Try it - Replace every "Velvet" with "Leather" in the rows below and reproduce them with nothing else altered. Leave the pictures out of your output.

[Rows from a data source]
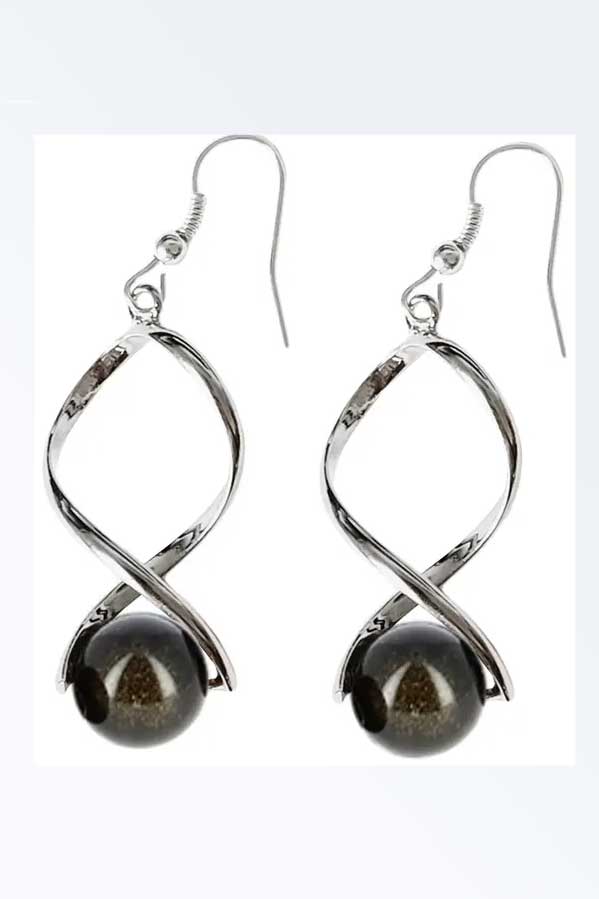 Artisans de Madagascar Jewelry 10mm Gold Obsidian Beaded Earrings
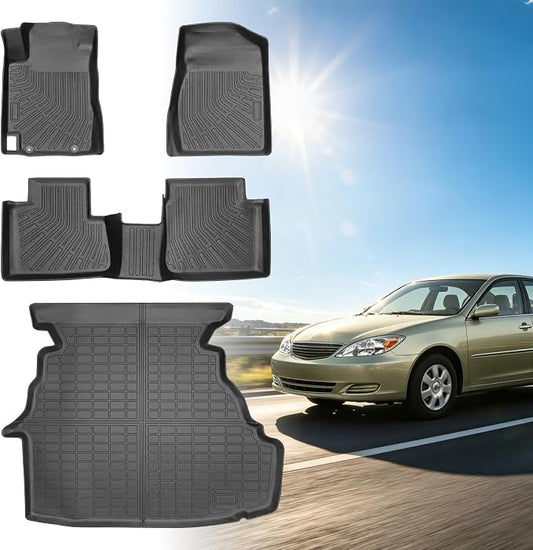 Floor Mats for Toyota Camry 2002-2006, Camry Floor Mats ONLY Sedan | TPE Non-Slip Waterproof Summer Winter, Front & Rear Row & Cargo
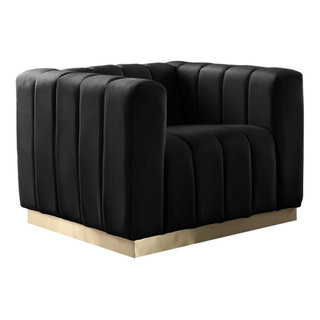 Marlon Velvet Upholstered Set - Contemporary - Armchairs And Accent ... for Marlon Velvet Upholstered Sofa, Black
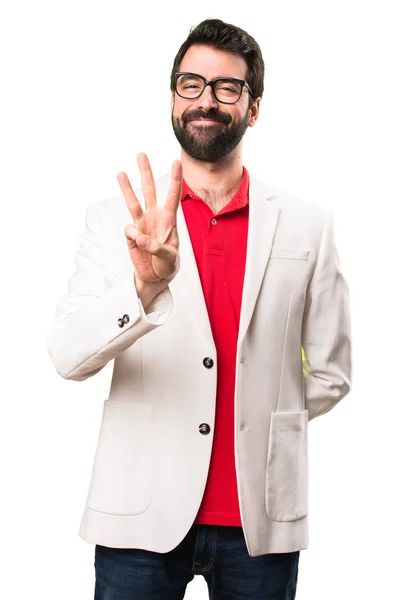 Hombre Morena Con Gafas Contando Tres Sobre Fondo Blanco — Foto de Stock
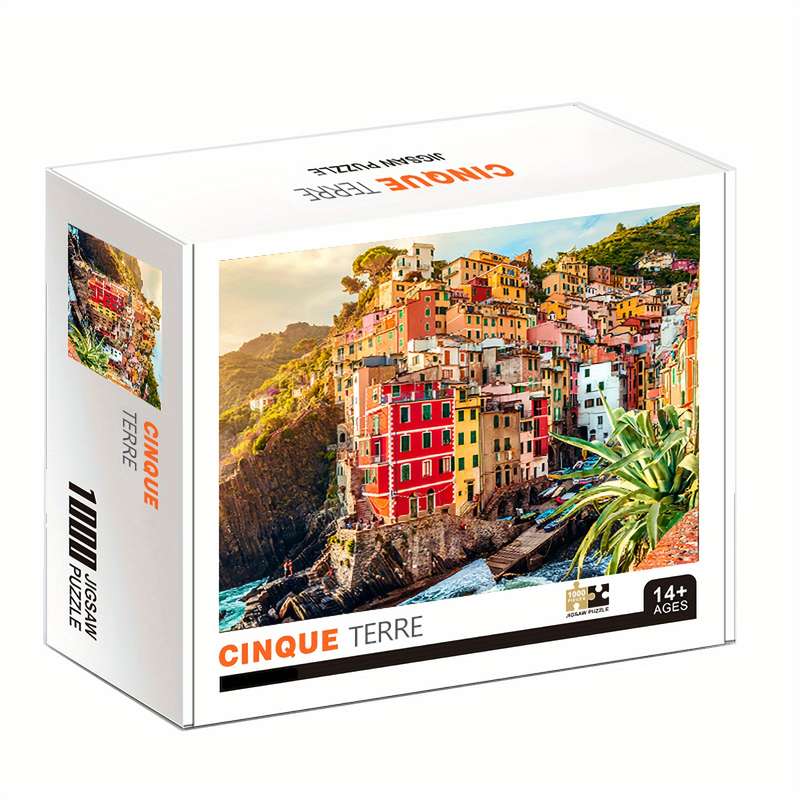 1000pcs Cinque Terre Jigsaw Puzzle Thick Durable Paper Beginner Skill Level Port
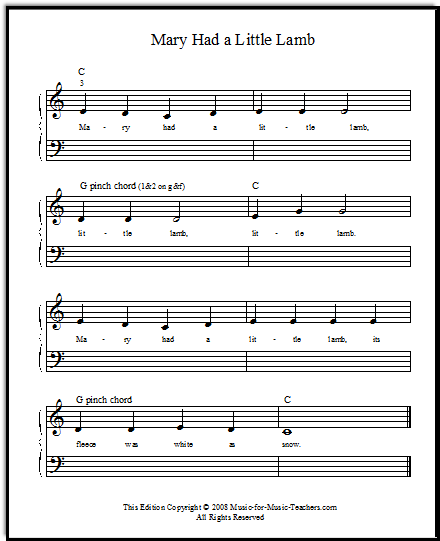 Mary Had a Little Lamb for beginner piano, free sheet music!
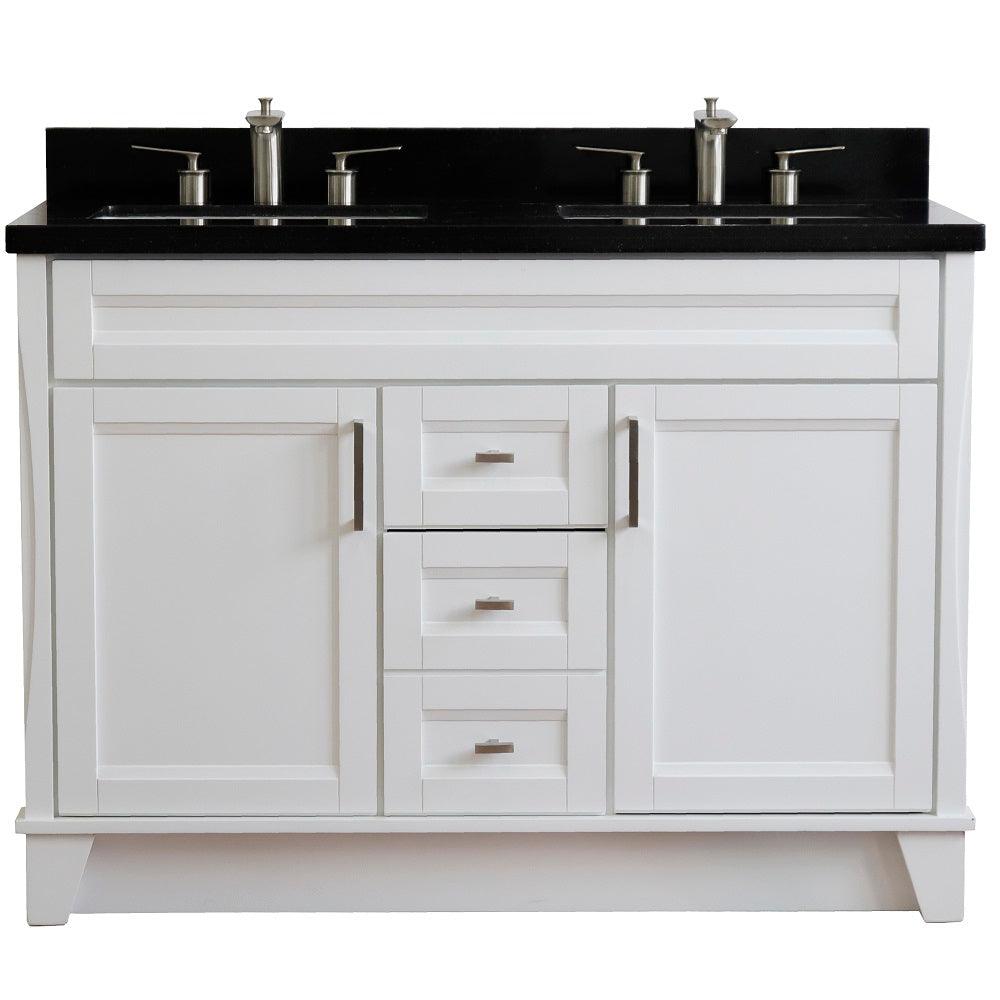 Bellaterra Temi Double Sink Vanity with Black/Gray/White Top and Rectangle Sink - Sea & Stone Bath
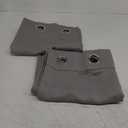 NICETOWN Room Darkening Cafe Satin Curtains for Small Windows, 42" Wide by 84" Long, 2 Panels, Chrome Gray, Grommet Privacy Blackout Drapes for Play Room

Task result -
 Artisans de Madagascar Jewelry 10mm Gold Obsidian Beaded Earrings
 Floor Mats for Toyota Camry 2002-2006, Camry Floor Mats ONLY Sedan | TPE Non-Slip Waterproof Summer Winter, Front & Rear Row & Cargo
 Marlon Leather Upholstered Set - Contemporary - Armchairs And Accent ... for Marlon Leather Upholstered Sofa, Black
 Hombre Morena Con Gafas Contando Tres Sobre Fondo Blanco — Foto de Stock
 1000pcs Cinque Terre Jigsaw Puzzle Thick Durable Paper Beginner Skill Level Port
 Mary Had a Little Lamb for beginner piano, free sheet music!
 Bellaterra Temi Double Sink Vanity with Black/Gray/White Top and Rectangle Sink - Sea & Stone Bath
 NICETOWN Room Darkening Cafe Satin Curtains for Small Windows, 42" Wide by 84" Long, 2 Panels, Chrome Gray, Grommet Privacy Blackout Drapes for Play Room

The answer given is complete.